Don’t bet against our ambition: Tainui
It’s breathlessly ambitious.
The $3.5 billion vision is for an inland port, freight logistics hub and residential development, intertwined with parks, cycleways and open areas, to be built at Ruakura, on the fringe of Hamilton.
Can iwi developer Tainui Group Holdings (TGH) pull it off?
Tainui has experienced a stunning turnaround, shedding the old wasteful, nepotistic, loss-making ways to become a commercial giant with its The Base/Te Awa shopping mall development in Hamilton, a string of Crown tenants in its commercial property portfolio and hotels in Hamilton and at Auckland Airport.
The Base involved hundreds of millions of dollars – but Ruakura will run into the billions.

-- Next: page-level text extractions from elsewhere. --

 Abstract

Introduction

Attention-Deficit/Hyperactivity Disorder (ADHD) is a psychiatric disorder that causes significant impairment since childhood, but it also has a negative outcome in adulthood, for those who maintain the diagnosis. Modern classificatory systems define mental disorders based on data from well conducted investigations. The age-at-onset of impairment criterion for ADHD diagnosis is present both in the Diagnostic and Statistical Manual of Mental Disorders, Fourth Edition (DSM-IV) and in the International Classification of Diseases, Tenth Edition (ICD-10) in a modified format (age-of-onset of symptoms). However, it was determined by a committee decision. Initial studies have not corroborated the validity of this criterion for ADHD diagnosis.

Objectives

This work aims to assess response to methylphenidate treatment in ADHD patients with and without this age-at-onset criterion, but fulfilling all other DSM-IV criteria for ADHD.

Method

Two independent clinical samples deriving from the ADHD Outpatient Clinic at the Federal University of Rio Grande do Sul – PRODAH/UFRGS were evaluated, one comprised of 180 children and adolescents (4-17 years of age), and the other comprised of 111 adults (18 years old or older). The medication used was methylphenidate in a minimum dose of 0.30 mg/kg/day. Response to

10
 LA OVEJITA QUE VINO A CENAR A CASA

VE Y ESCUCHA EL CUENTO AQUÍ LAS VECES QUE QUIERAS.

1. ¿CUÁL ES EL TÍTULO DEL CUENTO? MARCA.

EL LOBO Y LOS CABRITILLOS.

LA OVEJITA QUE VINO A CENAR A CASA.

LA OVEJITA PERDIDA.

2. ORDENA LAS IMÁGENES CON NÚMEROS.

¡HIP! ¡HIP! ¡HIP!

Plans to develop its nearly 500ha site will be staged over a lazy 50 years, and it already has a business partner in Chedworth Properties. But the vision seems too long-sighted and the obstacles almost ominously large.
Putting aside the recent knockback by Hamilton City Council, rejecting a private plan change – although TGH has referred its application to the Environmental Protection Agency because it is “nationally significant” – how can Tainui afford it?
The iwi group has two capital funding streams: retained earnings and debt.
Last year, iwi shareholder Waikato-Tainui Te Kauhanganui Incorporated, capitalised a $70 million loan. Tainui, whose balance sheet also includes Waikato-Tainui Fisheries, has already drawn $160 million of its $250 million bank debt, with the headroom earmarked for a number of new investments (see NBR print edition, July 19).
Tainui has amassed assets of more than $700 million, mostly in investment properties, but the tribe’s intention is to grow its portfolio, not diminish it.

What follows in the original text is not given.